Steven Brown the executive director of the American Civil Liberties Union of Rhode Island said the court's declination "could not be more timely. It ensures that, no matter what the US Supreme Court does, abortion will remain safe and accessible in this state ... The ACLU will continue to fight for the protection and expansion of this fundamental right."
Rhode Island denies babies' personhood
A pro-life organization, Catholics for Life, along with several individuals including Michael Benson and Nichole Leigh Rowley, filed a lawsuit challenging Rhode Island's 2019 so-called Reproductive Privacy Act, which enshrined expansive abortion measures into state law.
Former Democrat Gov. Gina Raimondo signed the bill into law, which went into effect despite an attempt by Catholics for Life to block its passage by way of a temporary restraining order.
This case, heard by the Rhode Island Supreme Court, was originally kicked up from the state's superior court, which had dismissed the plaintiffs' lawsuit filed in June 2019.
The plaintiffs argued that they should have an opportunity to vote against the law in a state referendum. Two of those advancing the lawsuit did so on behalf of their unborn babies, who they claim were unjustly bereaved of their legal rights.
Rhode Island's Supreme Court issued its decision one month before Roe v. Wade was overturned. It heavily relied upon Roe, writing, "The United States Supreme court in Roe held that the word 'person,' as used in the Fourteenth Amendment, does not include the unborn."
The court determined that "the unborn plaintiffs fail to assert a legally cognizable and protected interest as persons."
Since the court did not recognize the babies as persons who could bring legal claims, and argued that "Baby Doe and Baby Mary Roe have been born since initiation of this action," it found no harm had been done.
Appeal to a higher power
Diane Messere Magee, a lawyer who acted on behalf of the plaintiffs, indicated that, owing to the lower court's heavy reliance upon Roe and Roe's subsequent overturning, "Baby Mary Doe and Baby Roe are appealing their case, challenging RI's so-called Reproductive Privacy Act, to the US Supreme Court."

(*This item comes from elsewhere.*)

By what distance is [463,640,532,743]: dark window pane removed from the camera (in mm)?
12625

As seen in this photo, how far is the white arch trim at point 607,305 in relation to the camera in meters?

Citing Dobbs v. Jackson Women's Health Organization, the pro-life plaintiffs requested that the Rhode Island Supreme Court approve a writ of certiorari.
The petitioners said the supreme court "should grant the writ to finally determine whether prenatal life, at any gestational age, enjoys constitutional protection - considering the full and comprehensive history and tradition of our constitution and law supporting personhood for unborn human beings."
The petitioners argued that no state can answer the question; that not only is it "solely for this Court to interpret and say what the Fourteenth Amendment means," but neither "the principles of federalism nor the Tenth Amendment's reservations of powers give cover to avoidance of this paramount issue."
Referencing the Rhode Island ruling, they claimed: "In the absence of an explicit textual definition of the words 'any person' in the Fourteenth Amendment, this Court should grant the writ in order to establish its meaning and scope relative to abortion laws."
The so called Productive Privacy Act, which was passed in Rhode Island's House of Representatives with a vote of 21-17, permits abortion any time and for whatever reason up until "viability," and permits the killing of viable human beings "when necessary to preserve the health or life of that individual."
Viability is defined under the law as "that stage of gestation where the attending physician, taking into account the particular facts of the case, has determined that there is a reasonable likelihood of the fetus' sustained survival outside of the womb with or without artificial support."